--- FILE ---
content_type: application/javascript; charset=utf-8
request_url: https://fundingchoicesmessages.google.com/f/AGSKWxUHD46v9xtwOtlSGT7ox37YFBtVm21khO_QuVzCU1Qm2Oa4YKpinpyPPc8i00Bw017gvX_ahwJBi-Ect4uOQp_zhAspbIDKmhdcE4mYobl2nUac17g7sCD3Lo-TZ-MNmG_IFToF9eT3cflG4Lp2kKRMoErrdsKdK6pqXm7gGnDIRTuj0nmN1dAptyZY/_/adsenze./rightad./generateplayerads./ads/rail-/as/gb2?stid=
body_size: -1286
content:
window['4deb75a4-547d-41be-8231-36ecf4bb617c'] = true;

◆ **Instructions for the task**
Retype the entries in full. Keep every line identical.

◆ **Exercise solution**
--- FILE ---
content_type: application/javascript; charset=utf-8
request_url: https://fundingchoicesmessages.google.com/f/AGSKWxUHD46v9xtwOtlSGT7ox37YFBtVm21khO_QuVzCU1Qm2Oa4YKpinpyPPc8i00Bw017gvX_ahwJBi-Ect4uOQp_zhAspbIDKmhdcE4mYobl2nUac17g7sCD3Lo-TZ-MNmG_IFToF9eT3cflG4Lp2kKRMoErrdsKdK6pqXm7gGnDIRTuj0nmN1dAptyZY/_/adsenze./rightad./generateplayerads./ads/rail-/as/gb2?stid=
body_size: -1286
content:
window['4deb75a4-547d-41be-8231-36ecf4bb617c'] = true;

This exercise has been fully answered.